Wednesday, 4 October 2023

Carbon capture method plucks CO2 straight from the air

 Even as the world slowly begins to decarbonize industrial processes, achieving lower concentrations of atmospheric carbon requires technologies that remove existing carbon dioxide from the atmosphere -- rather than just prevent the creation of it.

Typical carbon capture catches CO2 directly from the source of a carbon-intensive process. Ambient carbon capture, or "direct air capture" (DAC) on the other hand, can take carbon out of typical environmental conditions and serves as one weapon in the battle against climate change, particularly as reliance on fossil fuels begins to decrease and with it, the need for point-of-source carbon capture.

New research from Northwestern University shows a novel approach to capture carbon from ambient environmental conditions that looks at the relationship between water and carbon dioxide in systems to inform the "moisture-swing" technique, which captures CO2 at low humidities and releases it at high humidities. The approach incorporates innovative kinetic methodologies and a diversity of ions, enabling carbon removal from virtually anywhere.

The study was published today (Oct. 3) in the journal Environmental Science and Technology.

"We are not only expanding and optimizing the choice of ions for carbon capture, but also helping unravel the fundamental underpinnings of complex fluid-surface interactions," said Northwestern's Vinayak P. Dravid, a senior author on the study. "This work advances our collective understanding of DAC, and our data and analyses provide a strong impetus to the community, for theorists and experimentalists alike, to further improve carbon capture under practical conditions."

Dravid is the Abraham Harris Professor of Materials Science and Engineering at Northwestern's McCormick School of Engineering and director of global initiatives at the International Institute for Nanotechnology. Ph.D. students, John Hegarty and Benjamin Shindel, were the paper's co-first authors.

Shindel said the idea behind the paper came from a desire to use ambient environmental conditions to facilitate the reaction.

"We liked moisture-swing carbon capture because it doesn't have a defined energy cost," Shindel said. "Even though there's some amount of energy required to humidify a volume of air, ideally you could get humidity 'for free,' energetically, by relying on an environment that has natural dry and wet reservoirs of air close together."

The group also expanded the number of ions used to make the reaction possible.

"Not only have we doubled the number of ions that exhibit the desired humidity-dependent carbon capture, we have also discovered the highest-performing systems yet," John Hegarty said.

In recent years, moisture-swing capture has taken off. Traditional carbon capture methods use sorbents to capture CO2 at point-of-source locations, and then use heat or generated vacuums to release CO2 from the sorbent. It comes with a high-energy cost.

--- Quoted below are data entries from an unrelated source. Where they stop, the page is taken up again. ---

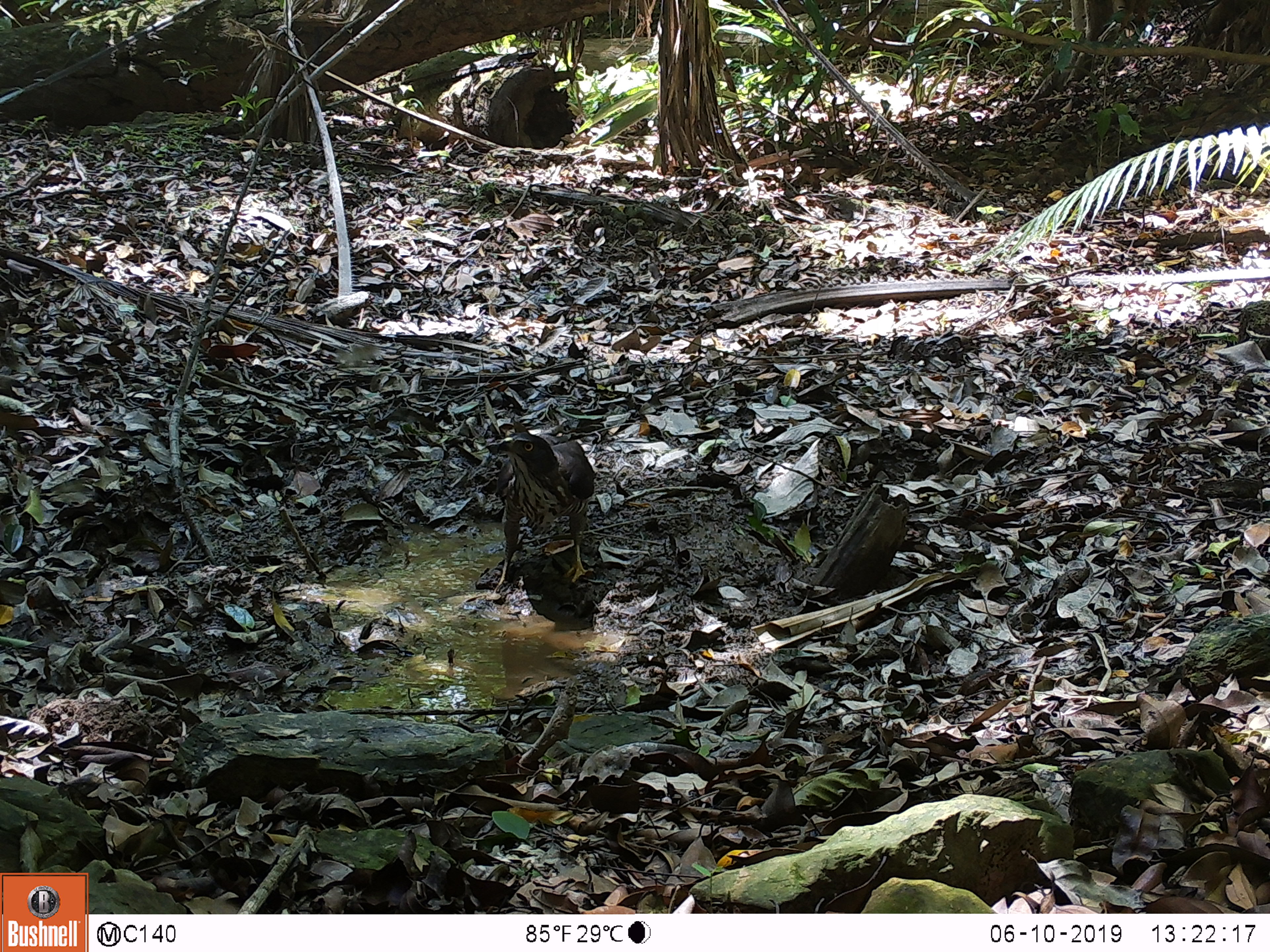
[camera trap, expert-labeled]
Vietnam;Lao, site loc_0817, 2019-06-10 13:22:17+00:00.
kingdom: Animalia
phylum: Chordata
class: Aves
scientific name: Aves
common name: bird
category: unidentified bird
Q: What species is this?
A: Unidentified bird (bird) (Aves).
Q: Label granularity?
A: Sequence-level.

"Traditional carbon capture holds onto CO2 tightly, which means it takes significant energy to release it and reuse it," Hegarty said.

It also doesn't work everywhere, Shindel said. Agriculture, concrete and steel manufacturers, for example, are major contributors to emissions but take up large footprints that make it impossible to capture carbon at a single source.

Shindel added that wealthier countries should be attempting to get below zero emissions as developing countries, which rely more on the carbon economy, ramp down CO2 production.

Another senior author, chemistry professor Omar Farha, has experience exploring the role of metal-oxide framework (MOF) structures for diverse applications, including CO2 capture and sequestration.

"DAC is a complex and multifaceted problem that requires an interdisciplinary approach," Farha said. "What I appreciate about this work is the detailed and careful measurements of complex parameters. Any proposed mechanism must explain these intricate observations."

Researchers in the past have zeroed in on carbonate and phosphate ions to facilitate moisture-swing capture and have specific hypotheses relating to why these specific ions are effective. But Dravid's team wanted to test a wider breadth of ions to see which were the most effective. Overall, they found ions with the highest valency -- mostly phosphates -- were most effective and they began going down a list of polyvalent ions, ruling out some, as well as finding new ions that worked for this application, including silicate and borate.

The team believes that future experiments, coupled with computational modeling, will help better explain why certain ions are more effective than others.

There are already companies working to commercialize direct air carbon capture, using carbon credits to incentivize companies to offset their emissions. Many are capturing carbon that would already have been captured through activities such as modified agricultural practices, whereas this approach unambiguously sequesters CO2 directly from the atmosphere, where it could then be concentrated and ultimately stored or reused.

Dravid's team plans to integrate such CO2 capturing materials with their earlier porous sponge platform, which has been developed to remove environmental toxins including oil, phosphates and microplastics.